begin Provided information

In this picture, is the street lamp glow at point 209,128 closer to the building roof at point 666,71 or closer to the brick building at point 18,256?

end Provided information
begin Provided information

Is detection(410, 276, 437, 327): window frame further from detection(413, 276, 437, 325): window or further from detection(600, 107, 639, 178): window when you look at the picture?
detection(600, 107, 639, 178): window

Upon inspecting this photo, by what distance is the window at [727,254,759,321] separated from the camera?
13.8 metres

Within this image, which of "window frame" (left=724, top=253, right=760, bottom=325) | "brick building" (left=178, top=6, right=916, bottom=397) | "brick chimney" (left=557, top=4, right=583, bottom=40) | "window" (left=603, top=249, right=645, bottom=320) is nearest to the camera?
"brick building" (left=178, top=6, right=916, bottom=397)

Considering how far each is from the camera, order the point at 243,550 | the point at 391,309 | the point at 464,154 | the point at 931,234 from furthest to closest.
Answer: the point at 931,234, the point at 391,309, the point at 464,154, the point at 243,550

end Provided information

Can you retype the lines from the one holding "Considering how far" through the one holding "Answer: the point", both included?

* **Response to this exercise**
Considering how far each is from the camera, order the point at 243,550 | the point at 391,309 | the point at 464,154 | the point at 931,234 from furthest to closest.
Answer: the point at 931,234, the point at 391,309, the point at 464,154, the point at 243,550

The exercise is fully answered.